Managing TA Consultant

Mary Kay Dugan is a managing technical assistant consultant at AIR. She is passionate about identifying evidence-based promising practices and translating them into policies and effective programs focused on underserved populations including disadvantaged youth and young adults. Dugan has over 30 years of experience helping federal, state, and local governments and non-profit organizations design and improve their education and employment and training programs. She has expertise in mixed-methods research designs, survey data collection, implementation and outcome evaluation studies, and technical assistance that supports high quality program delivery. At AIR, she leads a large federal project to implement a new career pathway planning program for at-risk youth for the U.S. Department of Labor. 

Prior to joining AIR, Dugan served as the IMPAQ International project director for work in Washington State to provide research and technical assistance support to the U.S. Department of Education’s Northwest Regional Education Laboratories (REL) to promote high quality STEM education. She also served the project director for a National Governor’s Association STEM Education Alliance grant to develop a state-wide strategic framework to improve college and career readiness and a web-based data dashboard to monitor the number of STEM-trained workers in Washington.
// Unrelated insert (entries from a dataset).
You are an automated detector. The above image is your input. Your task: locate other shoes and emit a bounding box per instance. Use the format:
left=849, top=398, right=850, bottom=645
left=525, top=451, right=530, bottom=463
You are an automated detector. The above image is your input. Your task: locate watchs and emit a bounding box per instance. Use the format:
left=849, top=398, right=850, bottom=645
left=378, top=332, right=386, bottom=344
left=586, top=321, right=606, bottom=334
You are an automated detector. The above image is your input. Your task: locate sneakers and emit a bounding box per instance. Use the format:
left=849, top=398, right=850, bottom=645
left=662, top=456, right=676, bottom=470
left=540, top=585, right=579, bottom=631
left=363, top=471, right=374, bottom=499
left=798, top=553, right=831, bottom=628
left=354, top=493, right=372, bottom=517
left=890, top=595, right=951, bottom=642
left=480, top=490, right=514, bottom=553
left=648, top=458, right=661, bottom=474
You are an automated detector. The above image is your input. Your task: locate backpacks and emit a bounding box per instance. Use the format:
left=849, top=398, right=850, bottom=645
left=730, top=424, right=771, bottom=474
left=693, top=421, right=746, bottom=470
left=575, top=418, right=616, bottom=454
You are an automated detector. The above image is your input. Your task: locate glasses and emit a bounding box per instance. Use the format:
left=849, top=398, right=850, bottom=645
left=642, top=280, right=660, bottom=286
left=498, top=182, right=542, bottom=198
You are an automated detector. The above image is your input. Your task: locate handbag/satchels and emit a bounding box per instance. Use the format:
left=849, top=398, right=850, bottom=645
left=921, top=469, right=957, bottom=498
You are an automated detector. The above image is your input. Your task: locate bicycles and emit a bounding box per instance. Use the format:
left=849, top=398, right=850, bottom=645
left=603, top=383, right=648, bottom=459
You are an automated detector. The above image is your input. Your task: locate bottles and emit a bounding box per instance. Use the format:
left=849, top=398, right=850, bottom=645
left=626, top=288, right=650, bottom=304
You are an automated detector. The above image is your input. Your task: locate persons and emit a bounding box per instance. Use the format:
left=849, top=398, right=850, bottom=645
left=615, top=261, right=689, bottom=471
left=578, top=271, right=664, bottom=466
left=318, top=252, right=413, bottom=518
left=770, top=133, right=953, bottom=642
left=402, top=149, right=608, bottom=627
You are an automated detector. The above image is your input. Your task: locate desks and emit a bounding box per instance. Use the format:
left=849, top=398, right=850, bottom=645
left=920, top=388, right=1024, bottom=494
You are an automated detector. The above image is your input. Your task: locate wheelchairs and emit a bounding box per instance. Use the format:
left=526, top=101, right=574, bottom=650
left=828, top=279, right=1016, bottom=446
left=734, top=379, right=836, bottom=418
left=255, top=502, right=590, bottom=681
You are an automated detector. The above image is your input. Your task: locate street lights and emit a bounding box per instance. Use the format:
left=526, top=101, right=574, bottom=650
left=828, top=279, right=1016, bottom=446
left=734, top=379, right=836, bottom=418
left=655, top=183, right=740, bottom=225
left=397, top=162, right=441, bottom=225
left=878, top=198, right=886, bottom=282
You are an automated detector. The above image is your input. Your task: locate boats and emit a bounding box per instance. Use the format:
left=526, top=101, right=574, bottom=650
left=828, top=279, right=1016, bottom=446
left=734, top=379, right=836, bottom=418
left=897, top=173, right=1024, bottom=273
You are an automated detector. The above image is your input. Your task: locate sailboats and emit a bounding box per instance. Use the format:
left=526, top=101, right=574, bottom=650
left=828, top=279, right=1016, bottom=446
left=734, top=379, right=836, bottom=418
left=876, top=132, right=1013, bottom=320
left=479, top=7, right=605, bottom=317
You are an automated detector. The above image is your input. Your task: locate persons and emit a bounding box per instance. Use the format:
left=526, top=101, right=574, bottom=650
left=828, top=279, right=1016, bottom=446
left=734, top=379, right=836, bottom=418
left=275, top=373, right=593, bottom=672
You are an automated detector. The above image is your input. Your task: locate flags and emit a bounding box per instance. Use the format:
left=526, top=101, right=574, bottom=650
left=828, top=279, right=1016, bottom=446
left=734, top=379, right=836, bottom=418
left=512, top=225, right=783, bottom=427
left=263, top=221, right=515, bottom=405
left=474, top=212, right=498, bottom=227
Dugan spent decades at Battelle Memorial Institute designing and conducting large-scale education and workforce training projects. During her tenure, she led a project to provide statistical and technical assistance support for the U.S. Department of Labor’s Office of Job Corps. She was also responsible for co-leading a 10-year longitudinal survey to track the career trajectories of students applying to graduate business schools nationwide. Finally, Dugan was responsible for the evaluation of several state grant efforts to evaluate the implementation of various entrepreneurship programs and investigate the impacts of these services on participants’ post program self-employment and labor market outcomes.